— BEGIN Dataset extract —
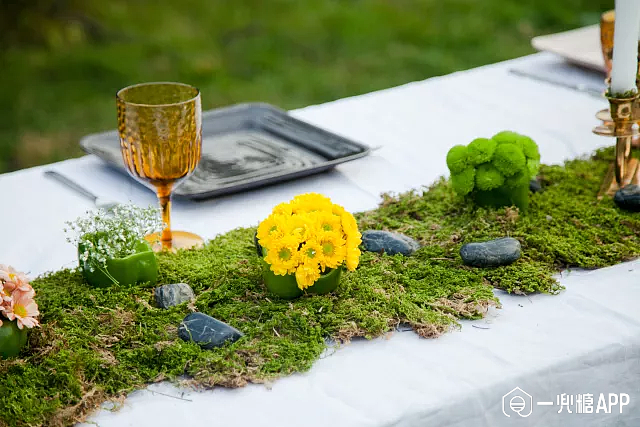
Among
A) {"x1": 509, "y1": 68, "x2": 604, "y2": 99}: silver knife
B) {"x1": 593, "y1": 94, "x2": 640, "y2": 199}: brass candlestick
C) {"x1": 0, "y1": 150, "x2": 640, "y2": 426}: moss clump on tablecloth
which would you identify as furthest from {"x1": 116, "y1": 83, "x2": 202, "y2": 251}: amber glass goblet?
{"x1": 509, "y1": 68, "x2": 604, "y2": 99}: silver knife

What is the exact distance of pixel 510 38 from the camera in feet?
15.6

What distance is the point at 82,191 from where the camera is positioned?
1.50 m

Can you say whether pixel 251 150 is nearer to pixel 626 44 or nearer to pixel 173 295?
pixel 173 295

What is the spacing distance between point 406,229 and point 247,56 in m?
3.41

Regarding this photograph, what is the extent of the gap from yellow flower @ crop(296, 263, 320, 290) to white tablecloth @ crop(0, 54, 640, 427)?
0.10 metres

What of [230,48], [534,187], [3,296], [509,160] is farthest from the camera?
[230,48]

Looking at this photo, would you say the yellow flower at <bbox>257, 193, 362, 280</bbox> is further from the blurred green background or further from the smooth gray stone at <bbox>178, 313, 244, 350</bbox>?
the blurred green background

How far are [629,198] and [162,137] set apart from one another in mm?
749

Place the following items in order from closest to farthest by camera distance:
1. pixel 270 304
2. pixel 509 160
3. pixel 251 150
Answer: pixel 270 304 < pixel 509 160 < pixel 251 150

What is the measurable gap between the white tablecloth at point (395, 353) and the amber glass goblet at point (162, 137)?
11 centimetres

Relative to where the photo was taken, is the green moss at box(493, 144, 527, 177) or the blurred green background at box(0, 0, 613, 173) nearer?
the green moss at box(493, 144, 527, 177)

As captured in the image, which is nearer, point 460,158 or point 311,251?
point 311,251

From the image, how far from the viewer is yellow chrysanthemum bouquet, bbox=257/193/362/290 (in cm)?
102

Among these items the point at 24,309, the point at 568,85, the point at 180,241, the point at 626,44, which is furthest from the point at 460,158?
the point at 568,85
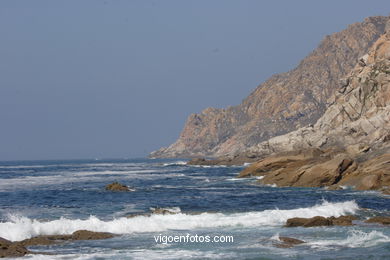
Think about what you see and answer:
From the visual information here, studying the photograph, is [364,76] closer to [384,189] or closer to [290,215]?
[384,189]

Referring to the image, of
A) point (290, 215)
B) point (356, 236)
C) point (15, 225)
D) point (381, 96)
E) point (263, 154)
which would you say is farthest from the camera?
point (263, 154)

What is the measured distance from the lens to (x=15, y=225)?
97.6ft

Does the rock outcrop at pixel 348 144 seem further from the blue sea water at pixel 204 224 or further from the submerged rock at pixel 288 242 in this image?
the submerged rock at pixel 288 242

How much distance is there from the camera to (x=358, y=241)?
84.0 feet

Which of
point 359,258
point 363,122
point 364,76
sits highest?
point 364,76

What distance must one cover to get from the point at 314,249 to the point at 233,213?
1341 cm

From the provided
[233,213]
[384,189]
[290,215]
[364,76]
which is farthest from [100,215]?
[364,76]

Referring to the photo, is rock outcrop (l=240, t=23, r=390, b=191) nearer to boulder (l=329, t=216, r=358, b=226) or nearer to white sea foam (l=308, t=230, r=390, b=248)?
boulder (l=329, t=216, r=358, b=226)

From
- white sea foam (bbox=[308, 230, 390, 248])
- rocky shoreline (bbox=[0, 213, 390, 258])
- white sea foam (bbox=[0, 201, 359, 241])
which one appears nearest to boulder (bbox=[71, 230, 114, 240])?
rocky shoreline (bbox=[0, 213, 390, 258])

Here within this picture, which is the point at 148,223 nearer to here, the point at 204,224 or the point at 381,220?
the point at 204,224

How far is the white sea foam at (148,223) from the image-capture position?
29828 millimetres

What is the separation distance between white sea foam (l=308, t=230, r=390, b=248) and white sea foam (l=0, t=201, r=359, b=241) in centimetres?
622

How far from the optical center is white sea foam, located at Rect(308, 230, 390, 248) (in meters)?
24.8

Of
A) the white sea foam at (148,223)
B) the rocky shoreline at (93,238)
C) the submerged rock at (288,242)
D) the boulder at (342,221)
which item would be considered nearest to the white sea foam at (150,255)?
— END Dataset extract —
Work to do
Write out all of the items above again, swapping every "white sea foam" for "white surf" and leaving everything else unchanged. Leave the pictures out.

The completed task
Among
A) {"x1": 509, "y1": 68, "x2": 604, "y2": 99}: silver knife
B) {"x1": 593, "y1": 94, "x2": 640, "y2": 199}: brass candlestick
C) {"x1": 0, "y1": 150, "x2": 640, "y2": 426}: moss clump on tablecloth
which would you identify as furthest from {"x1": 116, "y1": 83, "x2": 202, "y2": 251}: amber glass goblet?
{"x1": 509, "y1": 68, "x2": 604, "y2": 99}: silver knife

What is the exact distance of pixel 510 38 from the camera in feet?
15.6

What distance is the point at 82,191 from where the camera is positioned?
1.50 m

Can you say whether pixel 251 150 is nearer to pixel 626 44 or nearer to pixel 173 295?
pixel 173 295

What is the spacing distance between point 406,229 and point 247,56 in m?
3.41

Regarding this photograph, what is the extent of the gap from yellow flower @ crop(296, 263, 320, 290) to white tablecloth @ crop(0, 54, 640, 427)?
0.10 metres

What of [230,48], [534,187], [3,296], [509,160] is farthest from the camera?
[230,48]

Looking at this photo, would you say the yellow flower at <bbox>257, 193, 362, 280</bbox> is further from the blurred green background or further from the smooth gray stone at <bbox>178, 313, 244, 350</bbox>?
the blurred green background

How far are [629,198] and [162,137] set apart from one another in mm?
749

Place the following items in order from closest to farthest by camera distance:
1. pixel 270 304
2. pixel 509 160
3. pixel 251 150
Answer: pixel 270 304 < pixel 509 160 < pixel 251 150

What is the measurable gap between the white tablecloth at point (395, 353) and the amber glass goblet at point (162, 137)?
11 centimetres

Relative to where the photo was taken, is the green moss at box(493, 144, 527, 177) or the blurred green background at box(0, 0, 613, 173) nearer?
the green moss at box(493, 144, 527, 177)

As captured in the image, which is nearer, point 460,158 or point 311,251?
point 311,251

From the image, how far from the viewer is yellow chrysanthemum bouquet, bbox=257/193/362/290 (in cm)?
102

Among these items the point at 24,309, the point at 568,85, the point at 180,241, the point at 626,44, which is furthest from the point at 460,158?
the point at 568,85
Think about what you see and answer:
From the visual information here, studying the photograph, is [364,76] closer to [384,189] or closer to [290,215]?
[384,189]

Referring to the image, of
A) point (290, 215)
B) point (356, 236)
C) point (15, 225)
D) point (381, 96)
E) point (263, 154)
which would you say is farthest from the camera?
point (263, 154)

What is the measured distance from the lens to (x=15, y=225)?
97.6ft

Does the rock outcrop at pixel 348 144 seem further from the blue sea water at pixel 204 224 or further from the submerged rock at pixel 288 242 in this image?
the submerged rock at pixel 288 242

How much distance is there from the camera to (x=358, y=241)?
84.0 feet

Which of
point 359,258
point 363,122
point 364,76
sits highest?
point 364,76

What distance must one cover to get from the point at 314,249 to the point at 233,213?
1341 cm

From the provided
[233,213]
[384,189]
[290,215]
[364,76]
which is farthest from [100,215]?
[364,76]

Referring to the photo, is rock outcrop (l=240, t=23, r=390, b=191) nearer to boulder (l=329, t=216, r=358, b=226) or nearer to white surf (l=308, t=230, r=390, b=248)?
boulder (l=329, t=216, r=358, b=226)

From
- white surf (bbox=[308, 230, 390, 248])
- rocky shoreline (bbox=[0, 213, 390, 258])
- white surf (bbox=[0, 201, 359, 241])
which one appears nearest to boulder (bbox=[71, 230, 114, 240])?
rocky shoreline (bbox=[0, 213, 390, 258])

Here within this picture, which is the point at 148,223 nearer to here, the point at 204,224 or the point at 381,220?
the point at 204,224

How far is the white surf at (148,223) from the image-capture position?
29828 millimetres

What is the separation distance between white surf (l=308, t=230, r=390, b=248) and white surf (l=0, t=201, r=359, b=241) in centimetres?
622

How far from the optical center is white surf, located at Rect(308, 230, 390, 248) (in meters)?
24.8

Of
A) the white surf at (148,223)
B) the rocky shoreline at (93,238)
C) the submerged rock at (288,242)
D) the boulder at (342,221)
which item would be considered nearest to the white surf at (150,255)?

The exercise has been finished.